►

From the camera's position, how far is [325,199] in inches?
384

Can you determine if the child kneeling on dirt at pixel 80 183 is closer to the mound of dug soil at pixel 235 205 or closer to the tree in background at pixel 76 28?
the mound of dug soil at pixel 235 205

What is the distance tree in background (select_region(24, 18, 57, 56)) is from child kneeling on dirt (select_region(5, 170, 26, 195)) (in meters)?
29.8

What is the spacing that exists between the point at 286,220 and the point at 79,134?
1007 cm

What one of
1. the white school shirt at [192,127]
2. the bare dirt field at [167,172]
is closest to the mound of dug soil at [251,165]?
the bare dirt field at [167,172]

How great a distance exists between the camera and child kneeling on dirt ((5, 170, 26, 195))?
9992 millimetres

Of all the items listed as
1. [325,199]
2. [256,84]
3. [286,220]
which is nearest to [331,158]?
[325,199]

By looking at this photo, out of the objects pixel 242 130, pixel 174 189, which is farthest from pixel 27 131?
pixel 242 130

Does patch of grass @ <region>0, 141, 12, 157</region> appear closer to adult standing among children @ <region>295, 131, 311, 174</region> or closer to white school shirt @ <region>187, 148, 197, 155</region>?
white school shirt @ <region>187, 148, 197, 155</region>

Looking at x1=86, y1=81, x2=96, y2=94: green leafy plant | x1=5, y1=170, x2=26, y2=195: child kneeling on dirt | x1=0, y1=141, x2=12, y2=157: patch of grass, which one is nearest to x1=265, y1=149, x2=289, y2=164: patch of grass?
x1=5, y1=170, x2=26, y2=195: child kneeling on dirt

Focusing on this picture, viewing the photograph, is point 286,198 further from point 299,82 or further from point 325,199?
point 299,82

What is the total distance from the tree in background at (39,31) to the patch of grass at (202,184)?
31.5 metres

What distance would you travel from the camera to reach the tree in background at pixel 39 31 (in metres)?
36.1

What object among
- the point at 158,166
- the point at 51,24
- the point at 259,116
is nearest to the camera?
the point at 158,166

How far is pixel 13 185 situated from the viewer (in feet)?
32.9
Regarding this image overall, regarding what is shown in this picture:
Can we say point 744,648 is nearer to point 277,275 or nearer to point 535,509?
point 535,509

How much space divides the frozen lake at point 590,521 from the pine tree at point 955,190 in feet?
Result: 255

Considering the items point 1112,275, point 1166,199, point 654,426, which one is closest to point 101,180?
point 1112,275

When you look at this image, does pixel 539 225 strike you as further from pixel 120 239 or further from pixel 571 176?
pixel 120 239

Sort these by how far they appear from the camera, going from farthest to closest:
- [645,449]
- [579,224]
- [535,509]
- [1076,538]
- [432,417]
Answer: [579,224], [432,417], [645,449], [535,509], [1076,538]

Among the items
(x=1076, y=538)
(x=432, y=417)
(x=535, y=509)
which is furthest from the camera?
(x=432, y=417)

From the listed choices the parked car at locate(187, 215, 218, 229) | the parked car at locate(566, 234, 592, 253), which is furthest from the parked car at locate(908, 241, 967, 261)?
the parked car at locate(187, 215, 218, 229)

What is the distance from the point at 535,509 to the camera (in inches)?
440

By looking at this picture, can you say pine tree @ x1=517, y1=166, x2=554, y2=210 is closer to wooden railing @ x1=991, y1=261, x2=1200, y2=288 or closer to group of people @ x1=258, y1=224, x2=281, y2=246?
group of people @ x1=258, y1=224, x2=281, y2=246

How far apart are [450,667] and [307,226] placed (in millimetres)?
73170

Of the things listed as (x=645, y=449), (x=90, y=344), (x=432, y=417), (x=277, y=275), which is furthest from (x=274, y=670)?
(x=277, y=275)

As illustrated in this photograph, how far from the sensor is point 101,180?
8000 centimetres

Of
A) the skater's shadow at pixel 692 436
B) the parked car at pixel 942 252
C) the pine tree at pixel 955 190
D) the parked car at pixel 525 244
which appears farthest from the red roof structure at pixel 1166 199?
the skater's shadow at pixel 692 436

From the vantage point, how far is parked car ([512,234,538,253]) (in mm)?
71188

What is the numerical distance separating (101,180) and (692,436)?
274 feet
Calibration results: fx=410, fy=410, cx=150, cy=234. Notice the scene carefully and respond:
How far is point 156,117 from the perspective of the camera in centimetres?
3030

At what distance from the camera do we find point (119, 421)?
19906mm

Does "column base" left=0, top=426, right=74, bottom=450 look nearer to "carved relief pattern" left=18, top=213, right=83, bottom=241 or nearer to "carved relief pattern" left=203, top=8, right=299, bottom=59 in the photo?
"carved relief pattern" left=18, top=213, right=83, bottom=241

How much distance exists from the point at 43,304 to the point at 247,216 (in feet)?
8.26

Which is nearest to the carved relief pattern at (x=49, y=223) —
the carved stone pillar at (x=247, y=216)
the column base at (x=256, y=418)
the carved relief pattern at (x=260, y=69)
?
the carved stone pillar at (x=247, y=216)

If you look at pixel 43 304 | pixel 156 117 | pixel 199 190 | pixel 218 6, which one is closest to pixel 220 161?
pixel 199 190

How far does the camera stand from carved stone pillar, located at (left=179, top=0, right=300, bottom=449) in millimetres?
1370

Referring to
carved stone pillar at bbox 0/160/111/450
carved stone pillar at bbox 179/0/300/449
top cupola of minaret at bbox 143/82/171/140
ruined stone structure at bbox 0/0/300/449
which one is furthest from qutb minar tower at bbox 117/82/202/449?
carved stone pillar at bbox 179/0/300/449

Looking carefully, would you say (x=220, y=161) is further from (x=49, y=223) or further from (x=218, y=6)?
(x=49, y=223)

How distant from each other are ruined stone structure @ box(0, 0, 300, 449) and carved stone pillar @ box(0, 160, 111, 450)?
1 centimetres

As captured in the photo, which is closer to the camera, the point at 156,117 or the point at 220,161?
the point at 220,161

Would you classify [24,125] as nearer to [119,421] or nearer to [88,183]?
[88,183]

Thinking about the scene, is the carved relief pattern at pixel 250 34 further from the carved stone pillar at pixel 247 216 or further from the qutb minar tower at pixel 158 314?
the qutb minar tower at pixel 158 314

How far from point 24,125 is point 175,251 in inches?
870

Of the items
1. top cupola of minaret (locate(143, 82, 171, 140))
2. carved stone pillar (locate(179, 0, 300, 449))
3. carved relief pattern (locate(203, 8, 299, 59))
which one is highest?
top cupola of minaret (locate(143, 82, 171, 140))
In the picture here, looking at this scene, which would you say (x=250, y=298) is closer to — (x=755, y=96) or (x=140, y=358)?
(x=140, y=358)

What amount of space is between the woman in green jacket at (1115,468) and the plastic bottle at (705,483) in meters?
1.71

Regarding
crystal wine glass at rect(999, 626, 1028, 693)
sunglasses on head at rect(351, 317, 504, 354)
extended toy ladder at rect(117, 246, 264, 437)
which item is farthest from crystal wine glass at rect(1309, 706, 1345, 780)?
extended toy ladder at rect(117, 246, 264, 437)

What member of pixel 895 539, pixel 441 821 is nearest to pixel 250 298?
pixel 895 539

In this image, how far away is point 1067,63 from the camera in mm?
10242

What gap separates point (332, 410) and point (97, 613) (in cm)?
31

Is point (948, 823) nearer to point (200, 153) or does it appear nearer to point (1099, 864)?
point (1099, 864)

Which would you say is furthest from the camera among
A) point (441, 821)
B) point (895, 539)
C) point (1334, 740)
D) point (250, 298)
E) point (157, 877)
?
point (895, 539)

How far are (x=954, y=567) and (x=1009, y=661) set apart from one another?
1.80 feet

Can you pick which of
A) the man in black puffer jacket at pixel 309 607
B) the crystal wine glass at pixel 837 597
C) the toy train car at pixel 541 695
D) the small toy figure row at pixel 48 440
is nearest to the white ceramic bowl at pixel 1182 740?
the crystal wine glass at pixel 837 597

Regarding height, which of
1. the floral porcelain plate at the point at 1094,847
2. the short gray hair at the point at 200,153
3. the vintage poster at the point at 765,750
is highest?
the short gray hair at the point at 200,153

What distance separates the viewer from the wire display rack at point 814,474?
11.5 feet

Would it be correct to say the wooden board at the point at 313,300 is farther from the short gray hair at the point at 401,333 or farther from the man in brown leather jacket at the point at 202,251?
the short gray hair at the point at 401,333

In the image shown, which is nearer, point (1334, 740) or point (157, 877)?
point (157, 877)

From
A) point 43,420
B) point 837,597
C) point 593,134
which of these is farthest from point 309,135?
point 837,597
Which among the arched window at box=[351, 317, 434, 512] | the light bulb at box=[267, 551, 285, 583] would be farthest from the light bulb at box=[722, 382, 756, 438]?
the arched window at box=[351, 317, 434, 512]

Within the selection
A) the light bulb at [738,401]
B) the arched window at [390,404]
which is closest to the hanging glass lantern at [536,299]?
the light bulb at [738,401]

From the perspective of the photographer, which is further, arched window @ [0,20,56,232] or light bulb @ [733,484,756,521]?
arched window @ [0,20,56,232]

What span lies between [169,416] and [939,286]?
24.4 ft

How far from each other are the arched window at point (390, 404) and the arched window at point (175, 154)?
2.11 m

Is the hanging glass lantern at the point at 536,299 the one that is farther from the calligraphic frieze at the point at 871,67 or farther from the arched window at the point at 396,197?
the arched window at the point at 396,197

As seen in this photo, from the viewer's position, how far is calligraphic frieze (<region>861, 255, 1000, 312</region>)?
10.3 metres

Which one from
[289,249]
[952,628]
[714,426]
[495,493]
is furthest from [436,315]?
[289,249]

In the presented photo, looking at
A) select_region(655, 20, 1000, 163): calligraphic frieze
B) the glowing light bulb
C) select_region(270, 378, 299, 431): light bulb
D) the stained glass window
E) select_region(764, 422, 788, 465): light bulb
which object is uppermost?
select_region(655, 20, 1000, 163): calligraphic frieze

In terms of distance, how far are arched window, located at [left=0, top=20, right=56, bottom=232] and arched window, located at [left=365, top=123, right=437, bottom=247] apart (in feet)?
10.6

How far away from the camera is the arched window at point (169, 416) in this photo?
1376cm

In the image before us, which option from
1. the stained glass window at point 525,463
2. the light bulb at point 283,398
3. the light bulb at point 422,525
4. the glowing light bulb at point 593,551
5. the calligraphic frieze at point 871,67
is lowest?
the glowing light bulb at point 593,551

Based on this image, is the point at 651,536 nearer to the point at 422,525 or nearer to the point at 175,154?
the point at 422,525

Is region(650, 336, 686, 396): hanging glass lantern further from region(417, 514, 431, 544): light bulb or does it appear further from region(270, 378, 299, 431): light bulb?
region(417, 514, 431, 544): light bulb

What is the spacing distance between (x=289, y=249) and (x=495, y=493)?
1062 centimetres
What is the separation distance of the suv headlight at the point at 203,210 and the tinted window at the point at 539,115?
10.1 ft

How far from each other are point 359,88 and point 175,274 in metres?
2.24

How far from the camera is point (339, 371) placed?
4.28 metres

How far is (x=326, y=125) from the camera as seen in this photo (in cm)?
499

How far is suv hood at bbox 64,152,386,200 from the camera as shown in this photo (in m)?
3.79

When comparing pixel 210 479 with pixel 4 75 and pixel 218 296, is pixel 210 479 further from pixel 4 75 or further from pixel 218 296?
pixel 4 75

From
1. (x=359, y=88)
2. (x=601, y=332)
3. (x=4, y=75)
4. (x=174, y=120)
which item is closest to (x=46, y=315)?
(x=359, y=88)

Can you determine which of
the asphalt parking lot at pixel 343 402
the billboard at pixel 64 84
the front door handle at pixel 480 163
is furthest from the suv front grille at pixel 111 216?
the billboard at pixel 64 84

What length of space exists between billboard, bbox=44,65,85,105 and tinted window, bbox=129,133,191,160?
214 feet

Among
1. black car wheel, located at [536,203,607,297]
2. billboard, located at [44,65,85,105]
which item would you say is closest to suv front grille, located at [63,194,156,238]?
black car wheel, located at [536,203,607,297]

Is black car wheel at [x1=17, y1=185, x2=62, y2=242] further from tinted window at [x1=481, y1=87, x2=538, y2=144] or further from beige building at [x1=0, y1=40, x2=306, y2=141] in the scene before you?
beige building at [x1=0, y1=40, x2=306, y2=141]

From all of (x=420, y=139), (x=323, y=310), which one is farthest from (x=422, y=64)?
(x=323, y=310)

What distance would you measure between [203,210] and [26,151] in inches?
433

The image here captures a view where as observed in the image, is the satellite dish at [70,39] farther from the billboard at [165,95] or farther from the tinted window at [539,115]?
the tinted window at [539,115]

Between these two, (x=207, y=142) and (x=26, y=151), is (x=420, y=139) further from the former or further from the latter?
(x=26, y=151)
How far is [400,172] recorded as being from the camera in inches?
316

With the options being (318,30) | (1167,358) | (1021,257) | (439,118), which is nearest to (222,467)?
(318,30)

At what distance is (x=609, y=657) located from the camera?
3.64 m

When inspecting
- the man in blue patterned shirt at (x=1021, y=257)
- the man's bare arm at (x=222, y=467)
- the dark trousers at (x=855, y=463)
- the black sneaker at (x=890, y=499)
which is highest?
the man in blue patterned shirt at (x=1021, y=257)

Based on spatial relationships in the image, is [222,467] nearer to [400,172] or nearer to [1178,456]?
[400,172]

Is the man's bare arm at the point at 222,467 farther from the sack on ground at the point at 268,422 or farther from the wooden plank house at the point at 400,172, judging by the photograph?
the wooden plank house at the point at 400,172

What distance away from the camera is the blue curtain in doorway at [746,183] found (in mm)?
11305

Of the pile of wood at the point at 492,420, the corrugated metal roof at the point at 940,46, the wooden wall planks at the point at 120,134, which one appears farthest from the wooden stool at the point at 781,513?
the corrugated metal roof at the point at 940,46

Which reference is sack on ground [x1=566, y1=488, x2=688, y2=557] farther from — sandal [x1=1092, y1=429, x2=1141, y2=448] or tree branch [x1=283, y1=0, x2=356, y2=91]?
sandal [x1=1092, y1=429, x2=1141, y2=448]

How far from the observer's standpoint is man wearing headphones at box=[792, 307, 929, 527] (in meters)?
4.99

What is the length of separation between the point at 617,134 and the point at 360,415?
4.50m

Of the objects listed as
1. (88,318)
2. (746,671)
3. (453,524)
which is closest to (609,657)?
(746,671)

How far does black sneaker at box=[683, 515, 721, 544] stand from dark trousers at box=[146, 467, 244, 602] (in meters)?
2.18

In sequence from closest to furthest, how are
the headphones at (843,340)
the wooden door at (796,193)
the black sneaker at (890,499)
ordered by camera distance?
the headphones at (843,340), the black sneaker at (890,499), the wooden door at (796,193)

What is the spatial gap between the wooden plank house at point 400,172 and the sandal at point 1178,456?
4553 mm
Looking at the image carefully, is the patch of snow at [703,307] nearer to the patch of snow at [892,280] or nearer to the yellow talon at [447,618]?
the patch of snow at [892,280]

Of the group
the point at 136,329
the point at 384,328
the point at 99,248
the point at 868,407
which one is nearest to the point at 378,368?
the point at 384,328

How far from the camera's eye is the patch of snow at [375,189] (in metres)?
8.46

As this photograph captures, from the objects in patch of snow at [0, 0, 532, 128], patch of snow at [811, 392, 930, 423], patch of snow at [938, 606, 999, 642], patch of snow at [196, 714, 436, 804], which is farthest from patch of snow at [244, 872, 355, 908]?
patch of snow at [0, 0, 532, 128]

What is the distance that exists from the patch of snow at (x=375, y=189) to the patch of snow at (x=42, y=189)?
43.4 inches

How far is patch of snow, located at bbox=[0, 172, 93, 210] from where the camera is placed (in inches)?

◄

• DIRECTIVE: Take the line that contains "Looking at the" and each line after it down to the last of the records, and retype them exactly; add nothing else.

• REPLY:
Looking at the image carefully, is the patch of snow at [703,307] nearer to the patch of snow at [892,280] or nearer to the yellow talon at [447,618]?
the patch of snow at [892,280]

Of the group
the point at 136,329
the point at 384,328
the point at 99,248
the point at 868,407
which one is nearest to the point at 378,368?
the point at 384,328

How far from the camera's eye is the patch of snow at [375,189] (in metres)?
8.46

As this photograph captures, from the objects in patch of snow at [0, 0, 532, 128], patch of snow at [811, 392, 930, 423], patch of snow at [938, 606, 999, 642], patch of snow at [196, 714, 436, 804], which is farthest from patch of snow at [244, 872, 355, 908]?
patch of snow at [0, 0, 532, 128]

What is the distance that exists from the patch of snow at (x=375, y=189) to the patch of snow at (x=42, y=189)?
43.4 inches

How far is patch of snow, located at bbox=[0, 172, 93, 210] from where the camera is placed (in inches)?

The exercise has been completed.